**What is required**.
Please express the records starting at the line that contains "Looking at this image, which" and ending at the end of the records as a two-column CSV with headers prompt_text and answer_text, one row per record. Put each value in one quoted field with line breaks changed to spaces, and leave out the pictures.

[Excerpts from a spatial dataset]
::::::::::
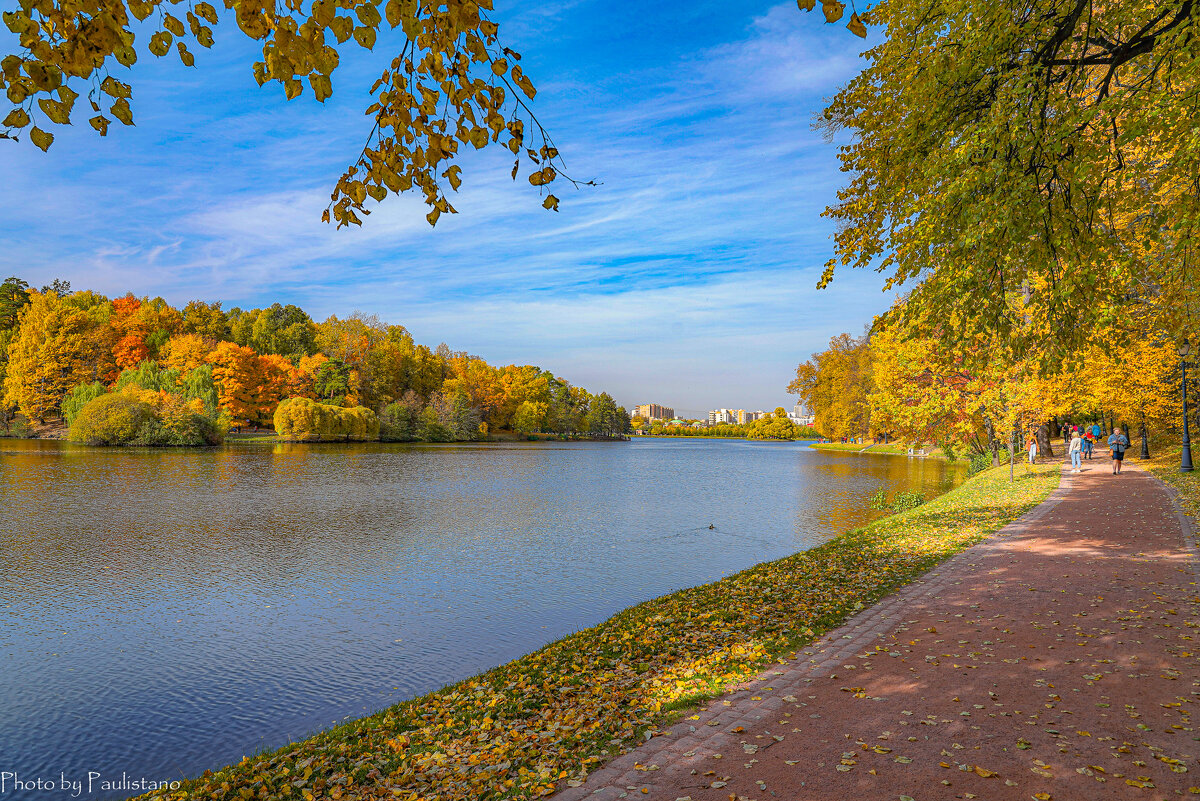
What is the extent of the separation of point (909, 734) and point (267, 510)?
742 inches

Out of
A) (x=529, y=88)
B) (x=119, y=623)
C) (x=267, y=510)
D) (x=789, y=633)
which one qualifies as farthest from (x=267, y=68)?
(x=267, y=510)

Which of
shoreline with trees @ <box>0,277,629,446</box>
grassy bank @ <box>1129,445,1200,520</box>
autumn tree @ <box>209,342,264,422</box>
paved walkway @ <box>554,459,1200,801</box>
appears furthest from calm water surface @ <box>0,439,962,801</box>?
autumn tree @ <box>209,342,264,422</box>

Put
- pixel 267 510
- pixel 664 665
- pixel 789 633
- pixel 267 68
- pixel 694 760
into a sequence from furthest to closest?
pixel 267 510, pixel 789 633, pixel 664 665, pixel 694 760, pixel 267 68

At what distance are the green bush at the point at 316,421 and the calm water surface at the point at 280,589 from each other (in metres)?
34.5

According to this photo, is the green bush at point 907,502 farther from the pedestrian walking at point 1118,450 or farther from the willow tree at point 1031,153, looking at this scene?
the willow tree at point 1031,153

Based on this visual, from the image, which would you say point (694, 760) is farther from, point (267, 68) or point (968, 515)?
point (968, 515)

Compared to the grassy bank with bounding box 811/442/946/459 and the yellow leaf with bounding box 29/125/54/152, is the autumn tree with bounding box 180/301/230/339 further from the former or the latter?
the yellow leaf with bounding box 29/125/54/152

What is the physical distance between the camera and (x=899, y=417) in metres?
24.6

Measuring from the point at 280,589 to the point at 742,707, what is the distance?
29.4 feet

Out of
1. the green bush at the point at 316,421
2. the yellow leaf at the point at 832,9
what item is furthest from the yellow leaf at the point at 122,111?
the green bush at the point at 316,421

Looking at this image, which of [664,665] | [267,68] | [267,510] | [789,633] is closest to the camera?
[267,68]

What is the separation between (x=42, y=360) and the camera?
56.2 metres

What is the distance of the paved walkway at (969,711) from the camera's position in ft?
12.5

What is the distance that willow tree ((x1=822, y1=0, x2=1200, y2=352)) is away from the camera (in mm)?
6199
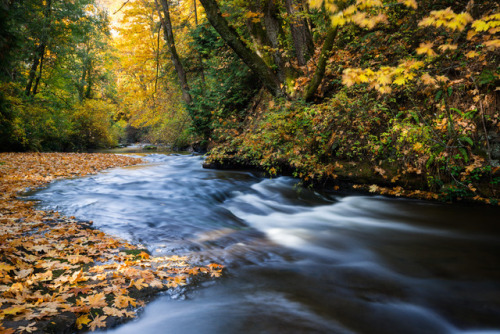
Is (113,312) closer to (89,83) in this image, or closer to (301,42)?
(301,42)

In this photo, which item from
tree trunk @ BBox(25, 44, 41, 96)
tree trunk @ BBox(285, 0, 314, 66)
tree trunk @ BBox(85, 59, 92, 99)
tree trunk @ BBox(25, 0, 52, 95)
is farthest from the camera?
tree trunk @ BBox(85, 59, 92, 99)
::::::::::
**Expected answer**.
prompt_text,answer_text
"Looking at this image, which of [664,665] | [267,68] | [267,510] | [789,633] is closest to the camera?","[267,68]"
"What is the separation between (x=42, y=360) and the camera?","56.2 metres"
"What is the distance of the paved walkway at (969,711) from the camera's position in ft?","12.5"
"What is the distance that willow tree ((x1=822, y1=0, x2=1200, y2=352)) is away from the camera (in mm)?","6199"
"Is (113,312) closer to (89,83) in this image, or closer to (301,42)?","(301,42)"
"In this photo, which item from tree trunk @ BBox(25, 44, 41, 96) tree trunk @ BBox(285, 0, 314, 66) tree trunk @ BBox(85, 59, 92, 99) tree trunk @ BBox(25, 0, 52, 95) is farthest from the camera?","tree trunk @ BBox(85, 59, 92, 99)"